What are continuous operations clauses?

Continuous operations clauses require a tenant to keep its business open and operating during the days and hours specified in the lease. These provisions are common in retail and shopping center leases, where landlords rely on tenants to attract customers and maintain the vitality of the center. Under a strict continuous operations clause, a tenant who “goes dark,” even temporarily, could be considered in default, giving the landlord the right to terminate the lease, recapture the premises, or impose higher “go-dark” rent.

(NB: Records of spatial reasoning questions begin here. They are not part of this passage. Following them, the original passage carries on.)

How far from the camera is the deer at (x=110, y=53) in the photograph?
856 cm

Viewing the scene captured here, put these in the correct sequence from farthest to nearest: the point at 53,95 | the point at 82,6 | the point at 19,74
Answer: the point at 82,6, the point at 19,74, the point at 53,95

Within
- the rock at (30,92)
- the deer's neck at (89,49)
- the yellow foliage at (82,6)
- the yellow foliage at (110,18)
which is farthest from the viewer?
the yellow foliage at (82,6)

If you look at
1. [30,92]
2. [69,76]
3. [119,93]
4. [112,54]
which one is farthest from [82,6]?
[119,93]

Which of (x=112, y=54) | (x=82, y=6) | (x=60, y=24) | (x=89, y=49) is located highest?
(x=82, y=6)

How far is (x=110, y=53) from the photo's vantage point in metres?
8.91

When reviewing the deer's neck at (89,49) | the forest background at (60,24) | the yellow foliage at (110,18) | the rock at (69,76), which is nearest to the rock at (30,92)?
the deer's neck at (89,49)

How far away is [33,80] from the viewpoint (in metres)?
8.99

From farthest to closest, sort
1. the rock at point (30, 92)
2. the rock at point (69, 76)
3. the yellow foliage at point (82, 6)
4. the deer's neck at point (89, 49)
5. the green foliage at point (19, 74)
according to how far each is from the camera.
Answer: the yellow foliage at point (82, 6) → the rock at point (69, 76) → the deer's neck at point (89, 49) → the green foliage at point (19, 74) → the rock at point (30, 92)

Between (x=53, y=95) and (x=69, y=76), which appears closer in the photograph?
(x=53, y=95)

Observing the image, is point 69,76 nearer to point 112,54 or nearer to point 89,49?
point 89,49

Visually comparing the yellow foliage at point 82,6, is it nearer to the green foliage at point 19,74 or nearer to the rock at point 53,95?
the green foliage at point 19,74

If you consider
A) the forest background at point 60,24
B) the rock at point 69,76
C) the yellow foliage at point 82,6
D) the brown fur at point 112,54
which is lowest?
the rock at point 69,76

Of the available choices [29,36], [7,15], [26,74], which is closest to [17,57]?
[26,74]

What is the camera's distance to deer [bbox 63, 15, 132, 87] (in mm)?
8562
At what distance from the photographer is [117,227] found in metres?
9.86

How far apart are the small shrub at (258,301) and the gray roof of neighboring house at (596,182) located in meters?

A fair and balanced lease should limit or qualify the continuous operation obligation. The lease should allow reasonable exceptions for closures caused by repairs, remodeling, refurbishment, casualty, force majeure events such as natural disasters or government-mandated shutdowns, or temporary interruptions required by a franchisor for remodeling or image upgrades. In some cases, tenants may also be permitted to close briefly for inventory resets, rebranding, or other operational needs, so long as the closures are reasonable and consistent with comparable businesses in the area.

For franchise and quick-service restaurant tenants in particular, it is important to coordinate the lease’s operating requirements with franchisor standards to avoid conflicts between the two agreements. When negotiating, tenants should seek to remove any automatic termination right for failure to continuously operate, request a reasonable notice and cure period before any default or recapture right arises, and, where possible, limit the landlord’s remedy to continued payment of base rent during any temporary closure rather than termination of the lease.

In short, a well-drafted continuous operations clause balances the landlord’s interest in maintaining an active and vibrant center with the tenant’s legitimate need to close temporarily for business, operational, or regulatory reasons.